By Jim Christie
SAN FRANCISCO (Reuters) - California's Democratic-controlled state Assembly on Friday passed a pension reform plan that cuts back some of the most generous public employee retirement benefits in the nation, although its immediate effect may be to fan a political fight over tax increases.
The pension bill, unveiled by Governor Jerry Brown on Tuesday after months of talks with fellow Democrats, would modestly raise retirement ages and reduce benefits for new employees. It also eliminates some abusive practices that have led to exorbitant pensions for a relative handful of workers.
The state Senate is expected to pass the legislation later on Friday, and Brown is eager to sign it.
California's public pension plans are underfunded by hundreds of billions of dollars, although the depth of the problem is a matter of heated debate. The California Public Employees Retirement System (Calpers), the state's main pension plan and the largest of its kind in the country, said the new legislation will save $42 billion to $55 billion over 30 years.
The ability of a state government controlled by Democrats to defuse an issue that Republicans have seized on in Wisconsin and other states could have national implications for the widespread crisis in state and local finance.
The California Assembly approved the bill by a 48-8 vote. Unions cried foul, though critics argued that the protestations were really a show to help convince the public that the reforms were real.
Brown has repeatedly said that pension reform will show Sacramento's commitment to check spending, which in turn will help sell voters on his November ballot initiative to raise the state's sales tax and boost income taxes on wealthy Californians.
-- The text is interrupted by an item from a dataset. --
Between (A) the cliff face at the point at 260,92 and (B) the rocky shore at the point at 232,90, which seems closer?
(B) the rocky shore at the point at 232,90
The tax measure has long been central to Brown's plans to restore the state's fiscal health. The measure would prevent further spending cuts in a state where the budget has already been slashed dramatically in recent years, and thus is strongly supported by teachers' unions and other state workers.
Brown originally proposed bigger changes in a 12-point pension plan.
"The governor offered us a car," said Republican Assembly member Chris Norby, who supported the original plan. "This is more like a tricycle. It's never going to get us there."
Jim Beall Jr., an Assembly Democrat, responded: "This is not something we're going to do overnight. We're going to have to work on this over the next several years."
Service Employees International Union government relations official Terry Brennand said the new law amounted to a sea change in benefits. "They are potentially subjecting a generation of workers to retiring into poverty, or working until they die," he said.
Calpers, which oversees pensions both for state workers and for many cities and counties, pegged the present value of the savings from the new law at $10 billion.
Stanford University public policy expert Joe Nation, who has calculated Calpers long-term unfunded liability at close to half a trillion dollars, said Brown's plan did little to solve the problem.
"It's better than moving backwards but this barely moves the ball forward," said Nation, a former Democratic member of the state Assembly.
Respected columnist Dan Walters wrote in the Sacramento Bee that union umbrage was a political ruse to raise taxes. "Their harsh criticism of the plan will be used by the tax campaign to make Brown and other Democratic politicians look like they're being tough and courageous on pensions," he said.
The plan raises the minimum retirement age for most new state employees to 52 from 50. Safety workers, mainly police officers and firefighters, will in most cases still be able to retire as early as 50. It also puts a cap on how high pensions can go, tames practices such as pension "spiking" that lead to higher payouts, and requires new public-sector workers to split payments to their pension accounts at least evenly with employers.
Current employees would also be responsible for half their contributions. Savings to the state from its employees paying more toward their pensions will be used to reduce its unfunded pension liability.
Brown abandoned his proposal for "hybrid" pensions combining features of traditional pensions and 401(k)-style retirement accounts.
Public response to the legislation is not clear. Brown's tax initiative is winning in current polls, but typically support slips as election day nears.